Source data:
════════

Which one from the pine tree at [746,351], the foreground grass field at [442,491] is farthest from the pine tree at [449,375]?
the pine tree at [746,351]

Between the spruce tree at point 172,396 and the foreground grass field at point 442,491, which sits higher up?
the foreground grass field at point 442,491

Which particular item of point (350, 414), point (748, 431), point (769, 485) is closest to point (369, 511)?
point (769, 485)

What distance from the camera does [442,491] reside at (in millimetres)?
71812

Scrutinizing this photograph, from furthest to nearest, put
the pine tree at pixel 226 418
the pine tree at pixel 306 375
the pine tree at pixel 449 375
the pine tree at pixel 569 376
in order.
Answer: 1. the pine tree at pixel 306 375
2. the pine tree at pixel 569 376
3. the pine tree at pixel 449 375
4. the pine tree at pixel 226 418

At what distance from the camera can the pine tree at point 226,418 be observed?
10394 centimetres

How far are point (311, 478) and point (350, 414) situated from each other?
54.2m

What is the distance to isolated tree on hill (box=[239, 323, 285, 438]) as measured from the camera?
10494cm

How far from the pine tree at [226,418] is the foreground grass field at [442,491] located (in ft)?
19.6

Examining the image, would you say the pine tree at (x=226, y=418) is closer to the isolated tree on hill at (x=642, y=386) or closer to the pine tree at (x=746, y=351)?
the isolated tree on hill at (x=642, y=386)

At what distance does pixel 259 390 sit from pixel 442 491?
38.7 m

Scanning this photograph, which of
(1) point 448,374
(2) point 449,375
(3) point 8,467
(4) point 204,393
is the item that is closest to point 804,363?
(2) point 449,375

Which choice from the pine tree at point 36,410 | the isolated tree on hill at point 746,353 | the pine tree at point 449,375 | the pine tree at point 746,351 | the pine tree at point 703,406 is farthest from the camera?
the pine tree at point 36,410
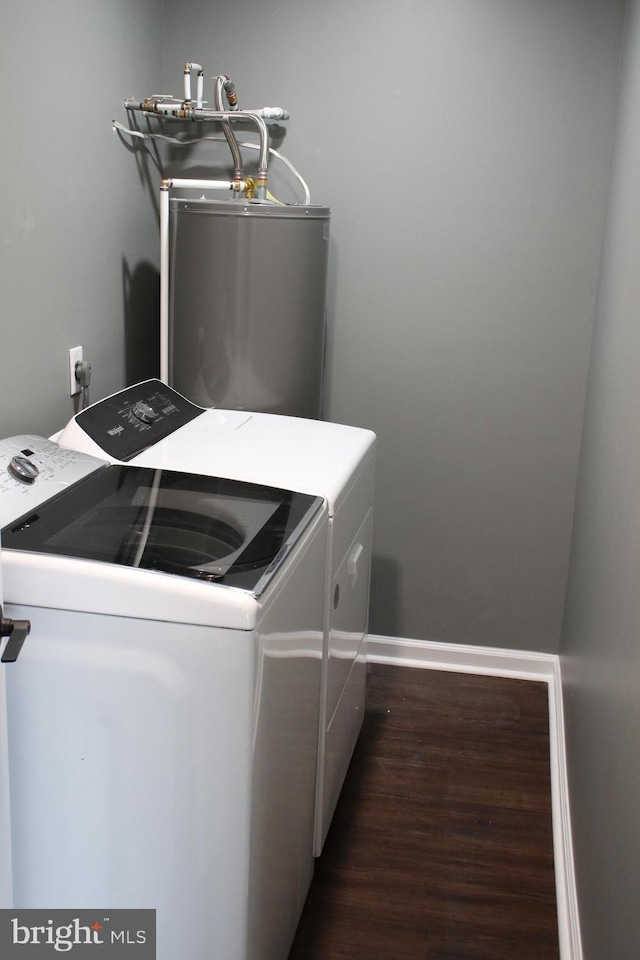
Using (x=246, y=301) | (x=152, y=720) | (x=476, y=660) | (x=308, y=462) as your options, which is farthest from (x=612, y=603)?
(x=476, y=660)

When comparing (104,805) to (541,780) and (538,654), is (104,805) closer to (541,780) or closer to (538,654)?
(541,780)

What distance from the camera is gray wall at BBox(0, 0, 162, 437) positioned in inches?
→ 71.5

════════

* [The exercise]: Please rewrite every line above with "camera" swapped for "viewer", changing nothing else, and leave the pictures out of your answer.

* [Exercise output]:
Which one from the pine tree at [746,351], the foreground grass field at [442,491] is farthest from the pine tree at [449,375]?
the pine tree at [746,351]

Between the spruce tree at point 172,396 and the foreground grass field at point 442,491, which sits higher up?
the foreground grass field at point 442,491

Which particular item of point (350, 414), point (748, 431), point (769, 485) is closest to point (369, 511)?
point (769, 485)

What distance from the viewer does [442,491] reside at (in millimetres)?
71812

Scrutinizing this photograph, from furthest to nearest, put
the pine tree at pixel 226 418
the pine tree at pixel 306 375
the pine tree at pixel 449 375
the pine tree at pixel 569 376
in order.
Answer: 1. the pine tree at pixel 306 375
2. the pine tree at pixel 569 376
3. the pine tree at pixel 449 375
4. the pine tree at pixel 226 418

At what distance from the viewer can the pine tree at point 226,418 be observed?
10394 centimetres

How far are point (311, 478) and point (350, 414) situated from each other?
54.2m

What is the distance to isolated tree on hill (box=[239, 323, 285, 438]) as measured from the viewer?
10494cm

How far from the pine tree at [226,418] is the foreground grass field at [442,491] located (in ft)?
19.6

Examining the image, would you say the pine tree at (x=226, y=418) is closer to the isolated tree on hill at (x=642, y=386) or closer to the pine tree at (x=746, y=351)?
the isolated tree on hill at (x=642, y=386)

At what distance does pixel 259 390 sit from pixel 442 491?
38.7 m

Scanning this photograph, which of
(1) point 448,374
(2) point 449,375
(3) point 8,467
(4) point 204,393
is the item that is closest to point 804,363?
(2) point 449,375

Which choice from the pine tree at point 36,410 | the isolated tree on hill at point 746,353 | the pine tree at point 449,375 | the pine tree at point 746,351 | the pine tree at point 703,406 is farthest from the viewer?
the pine tree at point 36,410
Using (x=246, y=301) | (x=152, y=720) | (x=476, y=660) | (x=308, y=462) as your options, which is farthest from (x=612, y=603)?
(x=476, y=660)

When comparing (104,805) to (541,780) and (538,654), is (104,805) closer to (541,780) or closer to (538,654)?
(541,780)

What distance from the viewer is gray wall at BBox(0, 0, 162, 437) positioned in inches?
→ 71.5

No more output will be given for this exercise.